As discussed in my most recent entry and in the ensuing comment thread, the United States is degenerating into a system of serfdom; a fact which is not lost on Madman in the Marketplace. His excellent diary on Liberal Street Fighter, "Providing for the Lords," is must reading. Drawing primarily from a Wall Street Journal report on this gauling pension disparity, he brings us to the inevitable conclusion; that working men and women in this country are devolving into a Medieval style peasantry in desperate need of torches and pitchforks.
Here are a few tidbits from Wall Street Journal's fine reporting.
To help explain its deep slump, General Motors Corp. often cites "legacy costs," including pensions for its giant U.S. work force. In its latest annual report, GM wrote: "Our extensive pension and [post-employment] obligations to retirees are a competitive disadvantage for us." Early this year, GM announced it was ending pensions for 42,000 workers.
But there's a twist to the auto maker's pension situation: The pension plans for its rank-and-file U.S. workers are overstuffed with cash, containing about $9 billion more than is needed to meet their obligations for years to come.
Another of GM's pension programs, however, saddles the company with a liability of $1.4 billion. These pensions are for its executives.
This is the pension squeeze companies aren't talking about: Even as many reduce, freeze or eliminate pensions for workers -- complaining of the costs -- their executives are building up ever-bigger pensions, causing the companies' financial obligations for them to balloon.

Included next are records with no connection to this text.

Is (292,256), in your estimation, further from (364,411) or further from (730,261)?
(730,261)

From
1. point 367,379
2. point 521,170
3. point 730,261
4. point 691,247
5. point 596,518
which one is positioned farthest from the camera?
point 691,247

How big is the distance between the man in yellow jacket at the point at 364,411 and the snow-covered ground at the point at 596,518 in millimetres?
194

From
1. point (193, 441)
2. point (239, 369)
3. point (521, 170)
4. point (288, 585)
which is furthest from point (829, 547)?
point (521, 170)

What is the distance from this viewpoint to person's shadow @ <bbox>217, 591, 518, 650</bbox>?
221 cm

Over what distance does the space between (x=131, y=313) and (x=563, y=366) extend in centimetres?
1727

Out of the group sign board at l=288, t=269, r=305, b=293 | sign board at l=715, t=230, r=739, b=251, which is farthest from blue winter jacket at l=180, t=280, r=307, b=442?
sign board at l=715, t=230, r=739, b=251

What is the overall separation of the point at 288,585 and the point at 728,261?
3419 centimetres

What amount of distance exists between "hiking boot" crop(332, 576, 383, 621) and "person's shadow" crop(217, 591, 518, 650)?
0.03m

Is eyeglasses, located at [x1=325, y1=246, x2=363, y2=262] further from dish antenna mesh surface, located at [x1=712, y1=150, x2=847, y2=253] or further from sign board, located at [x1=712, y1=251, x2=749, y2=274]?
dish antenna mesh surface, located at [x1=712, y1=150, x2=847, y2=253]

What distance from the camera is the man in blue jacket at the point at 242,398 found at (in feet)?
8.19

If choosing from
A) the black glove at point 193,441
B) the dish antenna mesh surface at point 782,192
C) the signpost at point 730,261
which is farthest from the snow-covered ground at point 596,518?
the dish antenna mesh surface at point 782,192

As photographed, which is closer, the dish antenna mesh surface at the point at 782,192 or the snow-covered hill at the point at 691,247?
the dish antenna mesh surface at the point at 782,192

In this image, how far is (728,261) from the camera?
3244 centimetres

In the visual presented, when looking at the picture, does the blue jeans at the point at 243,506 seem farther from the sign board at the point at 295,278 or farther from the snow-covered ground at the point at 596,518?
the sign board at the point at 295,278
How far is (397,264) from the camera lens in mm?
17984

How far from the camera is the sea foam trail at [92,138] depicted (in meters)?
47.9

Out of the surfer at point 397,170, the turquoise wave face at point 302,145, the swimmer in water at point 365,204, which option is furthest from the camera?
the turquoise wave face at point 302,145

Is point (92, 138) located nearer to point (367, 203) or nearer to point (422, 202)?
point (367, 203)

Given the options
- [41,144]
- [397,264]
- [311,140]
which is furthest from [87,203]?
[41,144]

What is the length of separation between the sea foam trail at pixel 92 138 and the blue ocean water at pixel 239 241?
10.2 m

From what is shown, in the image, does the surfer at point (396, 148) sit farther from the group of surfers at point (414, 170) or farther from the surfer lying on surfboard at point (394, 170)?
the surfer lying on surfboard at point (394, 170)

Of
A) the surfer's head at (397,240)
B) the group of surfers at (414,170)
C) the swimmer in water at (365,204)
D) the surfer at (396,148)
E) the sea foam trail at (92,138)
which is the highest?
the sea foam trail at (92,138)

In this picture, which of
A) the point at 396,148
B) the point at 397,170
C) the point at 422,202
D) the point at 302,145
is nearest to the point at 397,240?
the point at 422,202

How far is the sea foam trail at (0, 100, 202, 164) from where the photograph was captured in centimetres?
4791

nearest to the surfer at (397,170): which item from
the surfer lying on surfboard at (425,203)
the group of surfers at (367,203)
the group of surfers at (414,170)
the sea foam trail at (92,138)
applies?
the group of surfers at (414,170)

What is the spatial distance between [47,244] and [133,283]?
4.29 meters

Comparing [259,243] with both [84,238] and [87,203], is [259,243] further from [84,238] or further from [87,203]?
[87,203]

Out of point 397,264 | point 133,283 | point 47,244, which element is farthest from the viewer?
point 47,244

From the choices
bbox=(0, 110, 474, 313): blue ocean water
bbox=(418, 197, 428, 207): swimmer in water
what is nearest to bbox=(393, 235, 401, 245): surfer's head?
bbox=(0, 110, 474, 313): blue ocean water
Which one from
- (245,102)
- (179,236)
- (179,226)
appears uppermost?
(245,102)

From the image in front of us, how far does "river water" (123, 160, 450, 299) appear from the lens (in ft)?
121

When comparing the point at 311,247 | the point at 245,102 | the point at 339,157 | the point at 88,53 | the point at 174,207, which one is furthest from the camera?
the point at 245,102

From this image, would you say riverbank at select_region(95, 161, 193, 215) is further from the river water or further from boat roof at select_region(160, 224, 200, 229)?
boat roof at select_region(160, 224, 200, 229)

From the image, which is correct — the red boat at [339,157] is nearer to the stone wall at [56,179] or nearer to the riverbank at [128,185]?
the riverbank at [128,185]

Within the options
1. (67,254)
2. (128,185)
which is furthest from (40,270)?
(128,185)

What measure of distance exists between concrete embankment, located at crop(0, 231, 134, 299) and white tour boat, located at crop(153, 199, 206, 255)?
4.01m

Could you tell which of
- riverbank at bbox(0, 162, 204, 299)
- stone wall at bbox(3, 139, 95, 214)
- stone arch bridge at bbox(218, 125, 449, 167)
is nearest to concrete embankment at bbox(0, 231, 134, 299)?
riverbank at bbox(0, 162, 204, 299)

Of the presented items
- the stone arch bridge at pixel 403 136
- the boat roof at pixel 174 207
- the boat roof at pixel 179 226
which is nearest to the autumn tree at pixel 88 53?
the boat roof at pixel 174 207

Thanks to WSJ's reportage we now know that it is the executive salary and pension costs that are tearing through these companies like pathogenic viruses, displacing America's workforce and imperiling the health of the companies themselves -- a fact buried in many corporate financials by lumping executive and low level employee pension figures together. Not only are the pension plans of average employees not a threat to corporate solvency, the earmarked dollars have been providing investment revenue. Just not enough to compensate for the massive bite taken by the pensions promised to chief executives.

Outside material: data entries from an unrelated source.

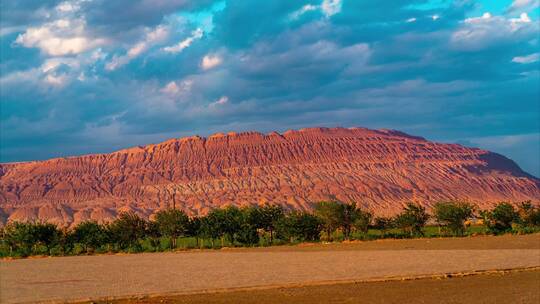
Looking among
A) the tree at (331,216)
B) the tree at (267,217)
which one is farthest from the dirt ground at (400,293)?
the tree at (331,216)

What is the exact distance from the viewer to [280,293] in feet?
98.5

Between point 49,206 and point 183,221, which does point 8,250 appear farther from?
point 49,206

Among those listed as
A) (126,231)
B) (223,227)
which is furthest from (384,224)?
(126,231)

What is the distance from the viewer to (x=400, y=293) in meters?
28.5

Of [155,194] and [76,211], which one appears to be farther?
[155,194]

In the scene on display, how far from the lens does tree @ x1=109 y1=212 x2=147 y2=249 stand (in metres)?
77.9

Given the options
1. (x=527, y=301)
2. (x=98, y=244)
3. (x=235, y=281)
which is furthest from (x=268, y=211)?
(x=527, y=301)

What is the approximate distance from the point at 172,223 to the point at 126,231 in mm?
5852

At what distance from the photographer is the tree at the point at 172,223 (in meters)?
81.2

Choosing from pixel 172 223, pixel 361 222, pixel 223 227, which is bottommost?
pixel 361 222

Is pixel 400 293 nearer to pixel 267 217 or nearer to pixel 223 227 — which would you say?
pixel 223 227

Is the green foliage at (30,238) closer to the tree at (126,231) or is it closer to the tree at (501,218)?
the tree at (126,231)

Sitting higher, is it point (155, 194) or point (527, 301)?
point (155, 194)

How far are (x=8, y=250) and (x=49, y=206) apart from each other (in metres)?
94.1
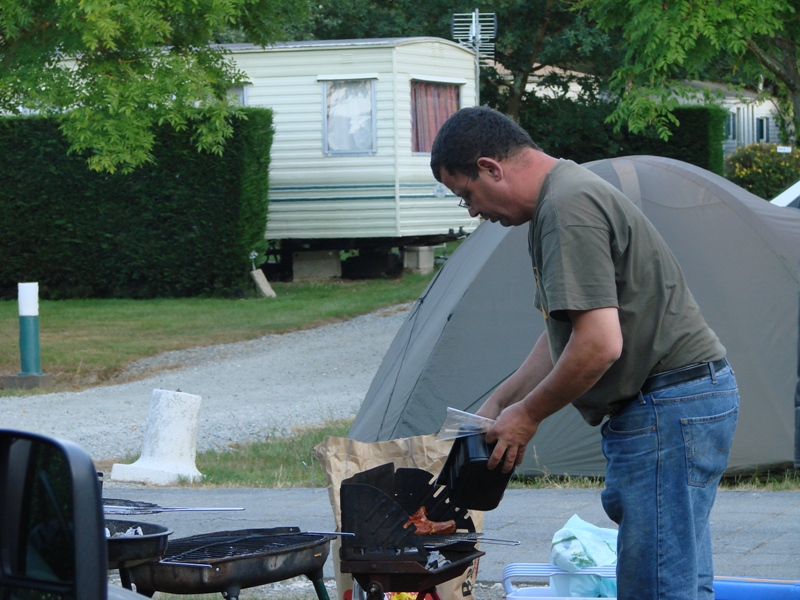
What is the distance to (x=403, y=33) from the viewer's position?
84.9 ft

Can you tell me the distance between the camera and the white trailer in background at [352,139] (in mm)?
17891

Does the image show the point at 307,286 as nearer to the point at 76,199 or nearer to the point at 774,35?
the point at 76,199

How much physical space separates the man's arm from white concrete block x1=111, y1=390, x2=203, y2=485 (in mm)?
4669

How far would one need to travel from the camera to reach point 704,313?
6.45 meters

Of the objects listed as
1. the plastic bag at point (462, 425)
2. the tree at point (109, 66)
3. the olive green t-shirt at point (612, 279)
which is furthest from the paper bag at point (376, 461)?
the tree at point (109, 66)

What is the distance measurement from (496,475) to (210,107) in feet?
31.8

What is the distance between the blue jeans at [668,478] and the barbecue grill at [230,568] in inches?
38.3

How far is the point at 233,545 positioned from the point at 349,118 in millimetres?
15213

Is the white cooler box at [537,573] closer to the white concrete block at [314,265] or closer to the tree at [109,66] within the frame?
the tree at [109,66]

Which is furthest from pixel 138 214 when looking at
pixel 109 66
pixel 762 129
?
pixel 762 129

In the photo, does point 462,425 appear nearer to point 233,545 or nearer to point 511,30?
point 233,545

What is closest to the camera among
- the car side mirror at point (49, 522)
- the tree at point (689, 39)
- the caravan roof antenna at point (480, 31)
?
the car side mirror at point (49, 522)

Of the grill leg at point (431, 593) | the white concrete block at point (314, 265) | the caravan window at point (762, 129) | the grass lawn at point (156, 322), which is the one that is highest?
the caravan window at point (762, 129)

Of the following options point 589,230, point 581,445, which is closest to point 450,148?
point 589,230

When General Motors cites retiree costs, the giant auto maker has a point: It owed nearly 700,000 U.S. workers and retirees pensions that totaled $87.8 billion at the end of last year.

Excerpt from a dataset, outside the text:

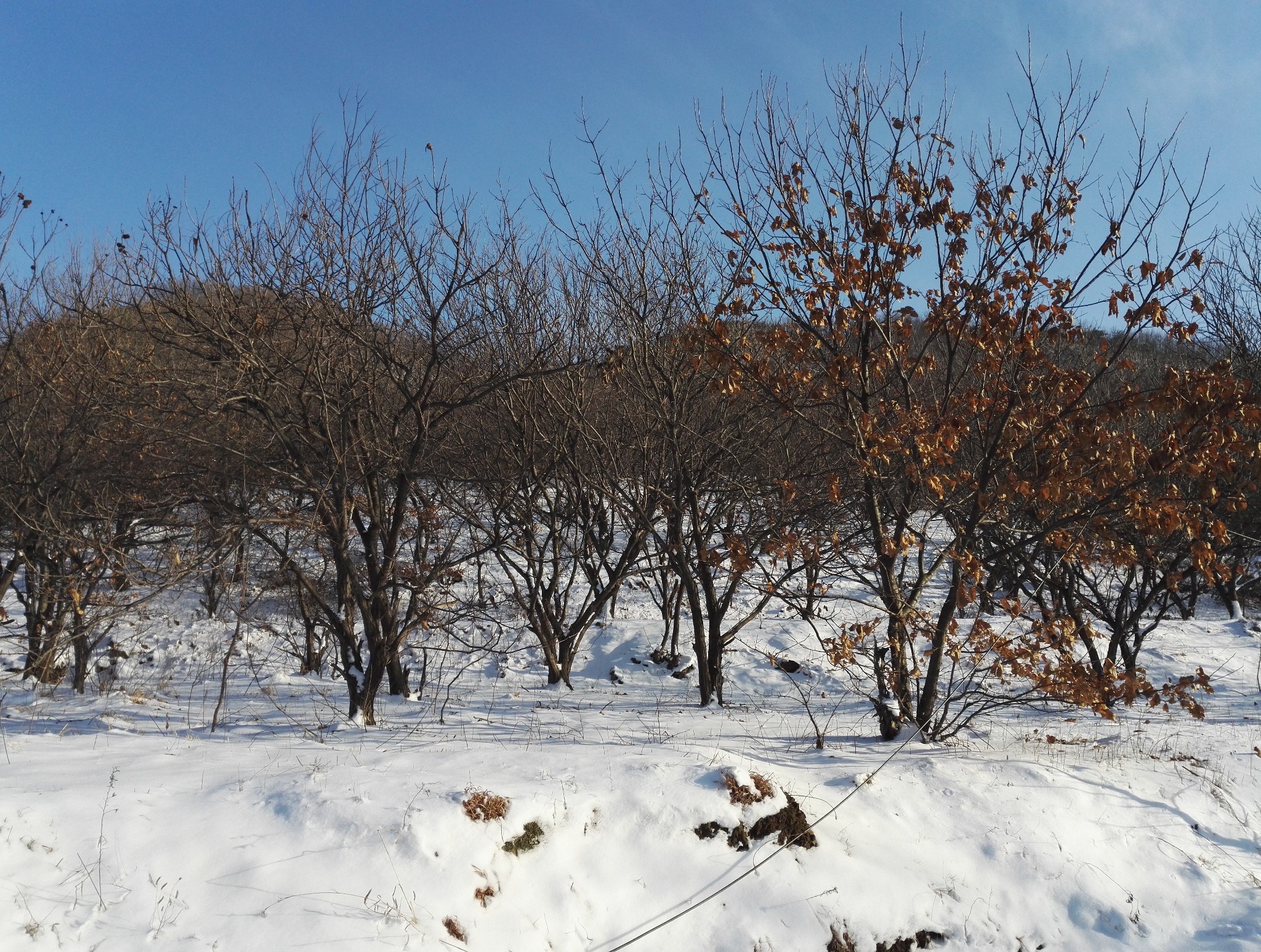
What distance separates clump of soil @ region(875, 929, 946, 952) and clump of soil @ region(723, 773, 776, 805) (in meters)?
0.87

But $95.3 billion had already been set aside to pay those benefits when due.
All of these assets are earning investment returns, which offset the pensions' expense. GM lost $10.6 billion in 2005. But deep as its losses have been, they would have been far worse without the more than $10 billion per year in investment income that the GM pension plan for the rank and file generates.
The pension plan for GM executives is another matter. Unfunded to the tune of $1.4 billion, it detracts from GM's bottom line each year.
Just how much is a mystery, because GM doesn't break out the figure. It said executive pensions are "a very small portion of our overall expense" but declined to give the figure.
There is much more in both Madman's diary and the WSJ piece, including a sobering explanation of how both parties have enabled this disaster, guaranteed to raise the blood pressure. Highly recommended.